> **Records from a dataset**
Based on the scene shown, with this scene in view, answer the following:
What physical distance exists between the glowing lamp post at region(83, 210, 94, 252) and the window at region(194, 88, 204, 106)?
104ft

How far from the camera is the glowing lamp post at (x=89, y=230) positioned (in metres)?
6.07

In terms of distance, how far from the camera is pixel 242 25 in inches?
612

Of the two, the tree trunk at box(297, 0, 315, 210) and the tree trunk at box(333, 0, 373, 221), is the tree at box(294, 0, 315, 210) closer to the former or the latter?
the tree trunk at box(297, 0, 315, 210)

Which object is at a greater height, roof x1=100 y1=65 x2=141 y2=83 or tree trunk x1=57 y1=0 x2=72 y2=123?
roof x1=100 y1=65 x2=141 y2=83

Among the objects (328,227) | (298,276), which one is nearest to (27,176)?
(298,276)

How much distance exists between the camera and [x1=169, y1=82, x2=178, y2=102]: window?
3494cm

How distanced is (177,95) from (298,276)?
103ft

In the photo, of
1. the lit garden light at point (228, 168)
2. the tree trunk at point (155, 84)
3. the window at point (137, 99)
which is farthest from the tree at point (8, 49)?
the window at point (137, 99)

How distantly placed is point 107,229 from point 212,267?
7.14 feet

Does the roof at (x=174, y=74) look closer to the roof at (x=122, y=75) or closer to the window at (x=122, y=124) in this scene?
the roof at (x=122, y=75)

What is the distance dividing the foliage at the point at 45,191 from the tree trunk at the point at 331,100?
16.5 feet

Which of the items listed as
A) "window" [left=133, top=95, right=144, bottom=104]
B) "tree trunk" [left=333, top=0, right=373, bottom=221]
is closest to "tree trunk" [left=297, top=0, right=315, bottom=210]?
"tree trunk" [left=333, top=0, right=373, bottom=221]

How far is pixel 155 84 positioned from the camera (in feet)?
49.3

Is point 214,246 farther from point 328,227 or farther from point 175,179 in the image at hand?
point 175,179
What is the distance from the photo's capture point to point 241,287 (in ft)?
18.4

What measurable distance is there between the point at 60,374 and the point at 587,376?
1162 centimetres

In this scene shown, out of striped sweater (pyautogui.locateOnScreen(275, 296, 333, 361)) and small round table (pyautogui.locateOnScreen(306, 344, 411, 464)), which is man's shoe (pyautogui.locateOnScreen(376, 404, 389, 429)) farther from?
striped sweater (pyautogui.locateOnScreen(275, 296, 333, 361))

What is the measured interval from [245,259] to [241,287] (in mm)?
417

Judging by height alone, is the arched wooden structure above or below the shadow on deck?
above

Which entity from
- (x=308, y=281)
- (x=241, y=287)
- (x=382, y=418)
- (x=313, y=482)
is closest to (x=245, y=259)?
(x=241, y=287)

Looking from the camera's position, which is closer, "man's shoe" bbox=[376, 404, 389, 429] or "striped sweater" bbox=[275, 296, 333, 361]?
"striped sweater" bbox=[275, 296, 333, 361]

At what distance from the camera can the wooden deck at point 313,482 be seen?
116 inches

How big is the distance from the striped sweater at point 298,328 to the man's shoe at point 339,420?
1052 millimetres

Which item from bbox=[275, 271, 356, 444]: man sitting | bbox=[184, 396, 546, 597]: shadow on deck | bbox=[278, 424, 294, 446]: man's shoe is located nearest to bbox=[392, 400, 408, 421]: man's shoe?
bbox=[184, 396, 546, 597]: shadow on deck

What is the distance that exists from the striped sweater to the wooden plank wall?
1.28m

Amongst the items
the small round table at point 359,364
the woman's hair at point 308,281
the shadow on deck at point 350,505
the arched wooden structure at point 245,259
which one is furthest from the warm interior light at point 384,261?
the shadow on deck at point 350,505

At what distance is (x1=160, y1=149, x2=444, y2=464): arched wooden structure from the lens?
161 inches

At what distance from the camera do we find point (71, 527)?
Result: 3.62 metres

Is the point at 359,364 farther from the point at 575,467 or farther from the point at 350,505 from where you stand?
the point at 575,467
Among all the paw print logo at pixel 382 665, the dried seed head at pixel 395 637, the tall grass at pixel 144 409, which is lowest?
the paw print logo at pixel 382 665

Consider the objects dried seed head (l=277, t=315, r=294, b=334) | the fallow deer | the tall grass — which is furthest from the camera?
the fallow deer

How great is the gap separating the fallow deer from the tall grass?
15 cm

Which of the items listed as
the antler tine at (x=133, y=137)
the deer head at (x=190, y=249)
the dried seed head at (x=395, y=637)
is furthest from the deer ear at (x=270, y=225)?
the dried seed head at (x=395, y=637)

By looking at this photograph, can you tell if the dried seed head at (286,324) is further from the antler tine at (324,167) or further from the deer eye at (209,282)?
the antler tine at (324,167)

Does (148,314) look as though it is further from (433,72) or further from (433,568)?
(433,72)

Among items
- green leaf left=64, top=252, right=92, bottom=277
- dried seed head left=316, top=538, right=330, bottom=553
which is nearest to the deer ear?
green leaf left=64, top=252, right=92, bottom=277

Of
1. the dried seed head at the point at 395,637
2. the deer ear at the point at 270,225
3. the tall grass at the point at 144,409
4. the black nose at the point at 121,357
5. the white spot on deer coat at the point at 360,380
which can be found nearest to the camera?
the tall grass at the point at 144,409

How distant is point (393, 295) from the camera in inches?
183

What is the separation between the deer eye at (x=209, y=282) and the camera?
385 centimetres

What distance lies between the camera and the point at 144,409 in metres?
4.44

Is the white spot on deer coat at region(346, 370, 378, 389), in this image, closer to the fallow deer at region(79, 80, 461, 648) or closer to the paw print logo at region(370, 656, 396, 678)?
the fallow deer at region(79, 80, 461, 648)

> **What to work on**
Render the material from the line with "How far is pixel" up to and including the line with "1162 centimetres" as a two-column CSV headed input and output. Give one row per input with its output, each value in one quoted field and line breaks turned into spaces.

> **Complete response**
input,output
"How far is pixel 155 84 positioned from the camera (in feet)?","49.3"
"Is point 214,246 farther from point 328,227 or farther from point 175,179 in the image at hand?","point 175,179"
"What is the distance from the photo's capture point to point 241,287 (in ft)?","18.4"
"What measurable distance is there between the point at 60,374 and the point at 587,376?","1162 centimetres"